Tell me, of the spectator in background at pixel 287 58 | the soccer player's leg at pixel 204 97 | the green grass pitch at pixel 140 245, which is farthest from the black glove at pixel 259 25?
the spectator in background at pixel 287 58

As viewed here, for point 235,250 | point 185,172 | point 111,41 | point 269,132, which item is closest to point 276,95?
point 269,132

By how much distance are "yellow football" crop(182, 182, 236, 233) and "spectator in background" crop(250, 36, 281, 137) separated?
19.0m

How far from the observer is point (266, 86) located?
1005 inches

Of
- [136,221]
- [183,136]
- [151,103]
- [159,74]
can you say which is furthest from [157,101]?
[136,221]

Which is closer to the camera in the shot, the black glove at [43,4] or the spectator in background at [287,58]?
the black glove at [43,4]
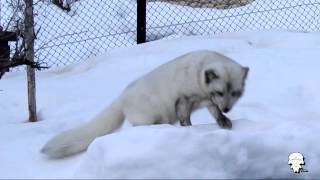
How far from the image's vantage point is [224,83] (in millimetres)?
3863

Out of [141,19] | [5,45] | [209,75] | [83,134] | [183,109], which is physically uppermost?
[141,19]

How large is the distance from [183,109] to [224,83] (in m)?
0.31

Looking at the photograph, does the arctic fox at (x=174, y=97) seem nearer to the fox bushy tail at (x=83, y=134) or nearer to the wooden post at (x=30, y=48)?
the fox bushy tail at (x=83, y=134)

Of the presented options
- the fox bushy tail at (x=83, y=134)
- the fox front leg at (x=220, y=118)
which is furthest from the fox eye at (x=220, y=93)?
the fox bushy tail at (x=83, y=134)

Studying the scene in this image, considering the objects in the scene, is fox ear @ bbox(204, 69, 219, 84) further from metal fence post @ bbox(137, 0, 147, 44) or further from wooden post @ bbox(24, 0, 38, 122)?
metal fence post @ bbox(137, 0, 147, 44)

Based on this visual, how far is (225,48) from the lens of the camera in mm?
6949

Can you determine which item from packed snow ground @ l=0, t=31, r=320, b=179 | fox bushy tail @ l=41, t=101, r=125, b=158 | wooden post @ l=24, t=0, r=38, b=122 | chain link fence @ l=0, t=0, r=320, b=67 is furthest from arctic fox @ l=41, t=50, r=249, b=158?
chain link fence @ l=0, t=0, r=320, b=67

######

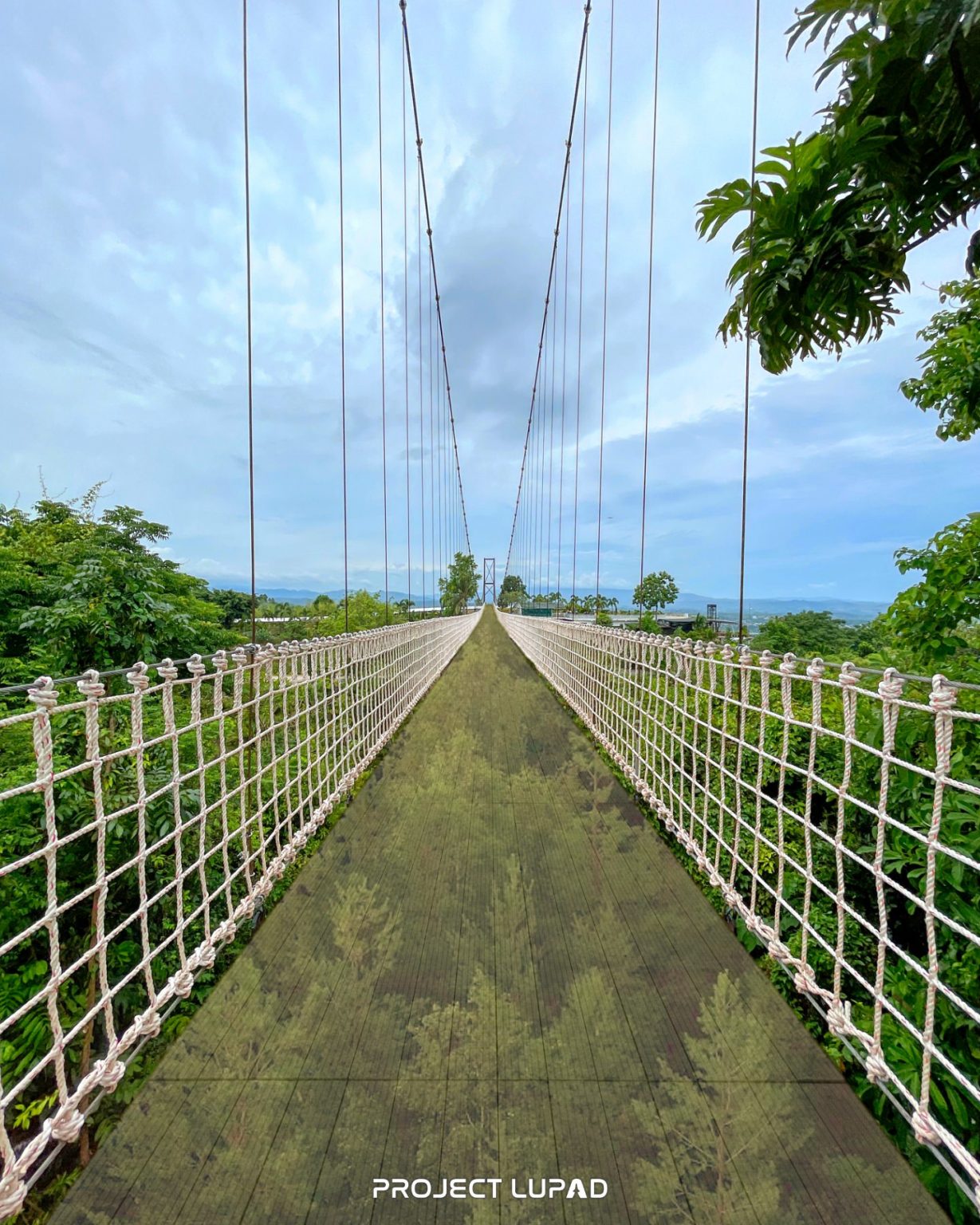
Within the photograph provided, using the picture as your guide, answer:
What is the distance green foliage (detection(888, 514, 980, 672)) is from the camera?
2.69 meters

######

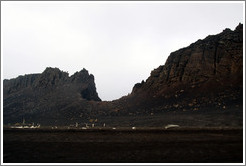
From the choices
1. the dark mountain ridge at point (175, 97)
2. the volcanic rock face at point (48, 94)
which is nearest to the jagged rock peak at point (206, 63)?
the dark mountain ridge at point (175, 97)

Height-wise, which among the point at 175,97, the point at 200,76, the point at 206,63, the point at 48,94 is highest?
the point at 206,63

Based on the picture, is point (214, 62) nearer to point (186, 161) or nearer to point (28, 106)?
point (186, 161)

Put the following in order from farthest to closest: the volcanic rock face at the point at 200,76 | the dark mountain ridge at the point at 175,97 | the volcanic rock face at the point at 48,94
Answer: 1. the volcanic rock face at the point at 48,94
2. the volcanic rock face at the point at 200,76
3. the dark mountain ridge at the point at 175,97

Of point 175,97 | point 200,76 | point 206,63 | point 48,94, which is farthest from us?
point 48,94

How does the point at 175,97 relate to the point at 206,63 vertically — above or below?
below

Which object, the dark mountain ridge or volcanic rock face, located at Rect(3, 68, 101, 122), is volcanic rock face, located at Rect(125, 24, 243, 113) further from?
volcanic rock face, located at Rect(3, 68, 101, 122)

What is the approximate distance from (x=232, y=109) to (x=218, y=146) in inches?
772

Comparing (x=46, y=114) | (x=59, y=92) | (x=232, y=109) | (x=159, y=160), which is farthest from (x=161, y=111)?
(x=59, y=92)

######

*WORK TO COMPLETE*
In the data above, switch "nearer" to "closer" everywhere in everything from the line containing "Based on the" down to the line containing "3. the dark". Write out only those lines, with nothing else changed.

*FINAL ANSWER*
Based on the picture, is point (214, 62) closer to point (186, 161) or closer to point (28, 106)?
point (186, 161)

Put the following in order from farthest to closest: the volcanic rock face at the point at 200,76 | the dark mountain ridge at the point at 175,97 | the volcanic rock face at the point at 48,94
Answer: 1. the volcanic rock face at the point at 48,94
2. the volcanic rock face at the point at 200,76
3. the dark mountain ridge at the point at 175,97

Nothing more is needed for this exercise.